Medali Perak SEA GAMES 2011
Medali Perak SEA GAMES 2011
Tampil di hadapan puluhan ribu
suporter sendiri ternyata ga membuat timnas Indonesia
menjadi muncul sebagai yang terbaik pada SEA Games 2011. Tampil melawan
Malaysia di partai final memaksa Andik Vermansah dkk harus melalui babak adu
penalti.
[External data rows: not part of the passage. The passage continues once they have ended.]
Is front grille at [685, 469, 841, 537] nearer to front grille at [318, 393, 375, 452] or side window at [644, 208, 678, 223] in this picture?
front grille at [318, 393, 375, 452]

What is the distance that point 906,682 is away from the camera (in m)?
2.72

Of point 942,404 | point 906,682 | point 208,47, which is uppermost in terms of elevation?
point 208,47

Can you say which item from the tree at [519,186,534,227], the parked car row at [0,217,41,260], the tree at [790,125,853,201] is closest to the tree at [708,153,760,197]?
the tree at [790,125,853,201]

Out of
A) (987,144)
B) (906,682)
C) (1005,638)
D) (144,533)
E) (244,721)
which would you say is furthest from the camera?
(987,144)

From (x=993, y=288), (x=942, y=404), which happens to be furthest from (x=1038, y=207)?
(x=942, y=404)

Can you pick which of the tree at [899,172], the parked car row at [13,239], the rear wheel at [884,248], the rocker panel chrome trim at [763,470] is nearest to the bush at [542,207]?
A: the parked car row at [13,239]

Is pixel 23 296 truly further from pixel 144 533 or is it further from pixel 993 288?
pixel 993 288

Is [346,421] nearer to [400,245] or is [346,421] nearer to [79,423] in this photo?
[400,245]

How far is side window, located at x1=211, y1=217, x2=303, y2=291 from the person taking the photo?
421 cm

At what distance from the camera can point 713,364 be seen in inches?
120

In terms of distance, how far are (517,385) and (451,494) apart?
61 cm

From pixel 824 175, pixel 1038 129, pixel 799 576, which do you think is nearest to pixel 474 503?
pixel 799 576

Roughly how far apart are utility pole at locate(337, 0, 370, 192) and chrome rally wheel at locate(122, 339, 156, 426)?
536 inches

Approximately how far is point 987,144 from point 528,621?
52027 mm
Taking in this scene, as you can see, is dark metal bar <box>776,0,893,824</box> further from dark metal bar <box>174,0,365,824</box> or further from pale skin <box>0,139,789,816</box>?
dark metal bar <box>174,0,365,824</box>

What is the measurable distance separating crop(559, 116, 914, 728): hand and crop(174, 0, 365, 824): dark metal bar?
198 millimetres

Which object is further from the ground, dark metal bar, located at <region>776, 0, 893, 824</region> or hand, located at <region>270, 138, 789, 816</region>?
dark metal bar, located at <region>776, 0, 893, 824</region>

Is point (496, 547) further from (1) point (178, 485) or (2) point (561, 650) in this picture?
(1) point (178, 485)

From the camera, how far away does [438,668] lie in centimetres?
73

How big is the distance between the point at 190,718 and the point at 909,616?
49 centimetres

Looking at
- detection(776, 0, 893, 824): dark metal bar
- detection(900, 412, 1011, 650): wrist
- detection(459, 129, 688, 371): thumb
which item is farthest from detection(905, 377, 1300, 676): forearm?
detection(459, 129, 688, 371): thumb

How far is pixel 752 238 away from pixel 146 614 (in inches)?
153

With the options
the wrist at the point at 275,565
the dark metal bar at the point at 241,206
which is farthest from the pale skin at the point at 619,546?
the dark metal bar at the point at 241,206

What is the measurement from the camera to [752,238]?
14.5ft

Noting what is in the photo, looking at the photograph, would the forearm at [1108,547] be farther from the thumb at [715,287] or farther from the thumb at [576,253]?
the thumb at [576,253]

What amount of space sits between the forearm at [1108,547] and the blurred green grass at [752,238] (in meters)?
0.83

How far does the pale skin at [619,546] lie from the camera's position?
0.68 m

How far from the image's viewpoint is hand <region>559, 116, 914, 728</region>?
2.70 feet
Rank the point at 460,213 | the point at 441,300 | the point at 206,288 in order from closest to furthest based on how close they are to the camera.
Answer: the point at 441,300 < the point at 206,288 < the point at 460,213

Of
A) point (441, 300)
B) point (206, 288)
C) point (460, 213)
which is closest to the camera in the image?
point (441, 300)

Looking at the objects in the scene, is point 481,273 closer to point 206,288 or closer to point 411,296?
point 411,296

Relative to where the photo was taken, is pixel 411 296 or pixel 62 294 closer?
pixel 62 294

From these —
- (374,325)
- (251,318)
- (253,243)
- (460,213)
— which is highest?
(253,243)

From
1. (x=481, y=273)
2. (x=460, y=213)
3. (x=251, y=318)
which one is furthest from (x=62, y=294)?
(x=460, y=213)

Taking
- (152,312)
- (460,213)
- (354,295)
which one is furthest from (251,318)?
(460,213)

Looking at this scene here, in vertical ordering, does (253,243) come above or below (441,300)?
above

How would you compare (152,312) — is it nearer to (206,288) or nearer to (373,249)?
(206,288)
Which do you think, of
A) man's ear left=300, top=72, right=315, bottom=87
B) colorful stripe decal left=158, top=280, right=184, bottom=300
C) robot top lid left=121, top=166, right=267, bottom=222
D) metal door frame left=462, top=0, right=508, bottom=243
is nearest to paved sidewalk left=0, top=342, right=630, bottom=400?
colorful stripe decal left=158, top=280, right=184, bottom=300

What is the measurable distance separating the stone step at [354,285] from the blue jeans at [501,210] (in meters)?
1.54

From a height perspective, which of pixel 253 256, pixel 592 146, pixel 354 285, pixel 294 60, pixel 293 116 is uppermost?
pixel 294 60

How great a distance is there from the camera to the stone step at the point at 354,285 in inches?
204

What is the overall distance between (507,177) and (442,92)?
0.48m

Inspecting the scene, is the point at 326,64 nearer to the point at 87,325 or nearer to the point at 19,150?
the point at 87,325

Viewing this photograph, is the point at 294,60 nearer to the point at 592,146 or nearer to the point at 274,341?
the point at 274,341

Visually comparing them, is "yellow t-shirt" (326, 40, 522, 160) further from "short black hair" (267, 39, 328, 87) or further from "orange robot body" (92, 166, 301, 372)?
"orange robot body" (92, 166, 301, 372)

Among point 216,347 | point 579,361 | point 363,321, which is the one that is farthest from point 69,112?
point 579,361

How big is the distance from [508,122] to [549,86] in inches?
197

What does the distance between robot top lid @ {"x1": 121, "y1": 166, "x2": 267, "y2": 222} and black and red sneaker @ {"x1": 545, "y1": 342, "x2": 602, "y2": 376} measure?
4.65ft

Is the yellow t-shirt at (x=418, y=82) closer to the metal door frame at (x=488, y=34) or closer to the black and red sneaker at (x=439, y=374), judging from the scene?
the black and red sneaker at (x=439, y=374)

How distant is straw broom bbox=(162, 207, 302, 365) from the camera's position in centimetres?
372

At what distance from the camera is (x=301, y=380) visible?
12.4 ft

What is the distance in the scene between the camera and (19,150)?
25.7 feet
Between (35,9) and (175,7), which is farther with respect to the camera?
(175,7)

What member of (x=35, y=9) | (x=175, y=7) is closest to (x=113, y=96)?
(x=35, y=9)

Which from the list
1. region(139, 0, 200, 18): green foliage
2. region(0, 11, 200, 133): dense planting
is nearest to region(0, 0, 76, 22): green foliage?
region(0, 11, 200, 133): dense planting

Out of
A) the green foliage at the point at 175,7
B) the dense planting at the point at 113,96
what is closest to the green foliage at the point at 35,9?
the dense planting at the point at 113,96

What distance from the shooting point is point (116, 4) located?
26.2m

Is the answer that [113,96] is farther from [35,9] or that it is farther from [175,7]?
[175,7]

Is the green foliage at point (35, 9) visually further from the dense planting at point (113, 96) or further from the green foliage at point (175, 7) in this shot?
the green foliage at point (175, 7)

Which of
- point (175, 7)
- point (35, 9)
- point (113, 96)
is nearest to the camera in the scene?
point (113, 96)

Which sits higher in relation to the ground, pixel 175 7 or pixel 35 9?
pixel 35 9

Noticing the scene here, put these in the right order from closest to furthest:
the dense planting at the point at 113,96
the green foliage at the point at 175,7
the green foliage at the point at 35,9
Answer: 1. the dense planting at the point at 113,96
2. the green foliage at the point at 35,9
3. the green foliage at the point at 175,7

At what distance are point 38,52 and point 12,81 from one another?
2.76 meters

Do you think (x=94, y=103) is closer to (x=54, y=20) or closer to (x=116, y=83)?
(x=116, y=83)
Rupanya Indonesia memang belum berjodoh jika harus melakoni adu
penalti di partai final SEA Games. Indonesia pun kalah 3-4 dari Malaysia.
10.
Third Place AFF 2017 U 18
Timnas U-19 Indonesia berhasil
menaklukkan tuan rumah Myanmar dengan skor
7-1 pada perebutan peringkat ketigaPiala AFF U-18 di Stadion
Thuwunna, Yangon.
Gol-gol Indonesia
dicetak oleh Muhammad Rafli Mursalim pada menit ke-13 dan (59'), Witan Sulaeman
pada menit ke-27, Egy Maulana Vikri (34', 85'), dan Hanis Saghara (73', 92').
Adapun
satu gol tuan rumah dicetak oleh Kaung Khant pada menit ke-91.
Dengan kemenangan
ini, Garuda Nusantara, julukan timnas U-19Indonesia,
meraih peringkat ketiga pada ajang Piala AFF U-18.
11.
Lolos Piala Asia
U16 2018
Tim nasional (timnas) Indonesia memastikan diri
lolos ke putaran final Piala Asia U-16 2018. Itu setelah, mereka membungkam
Laos dengan skor 3-0, di Stadion Rajamangala, Bangkok.
Dengan kemenangan ini, Indonesia lolos sebagai
juara grup G dengan nilai sempurna 12. Itu lantaran di tiga laga sebelumnya
mereka juga berhasil menang atas Kepulauan Mariana Utara (18-0), Timor Leste
(3-1), dan Thailand (1-0).
12.
Peringkat 8 DANONE
Cup U12 2017
Timnas
Indonesia U-12 yang diwakili SSB Batu Agung asal Balangan, Kalimantan Selatan
bisa dibilang meraih sukses di ajang Danone Nation Cup 2017 yang digelar di New
York Amerika Serikat.
Dalam kompetisi internasional tersebut,
Timnas U-12 harus puas berada di posisi 8.
Di pertandingan terakhir, mereka harus
tunduk dari Ghana dengan skor 2-0.
Posisi
mereka di peringkat 8 masih lebih baik ketimbang sejumlah negara yang selama
ini dikenal sebagai raksasa-raksasa sepakbola dunia, seperti dilansir dari
laman resmi Danone Nations Cup 2017.
Ya,
dari 32 peserta dari negara-negara dunia, Indonesia mampu meraih peringkat 8
Danone Nations Cup 2017.
Timnas
Indonesia U-12 mampu berada di atas negara-negara sepakbola seperti Spanyol
yang berada satu tingkat di bawah Timnas U-12 di posisi 9.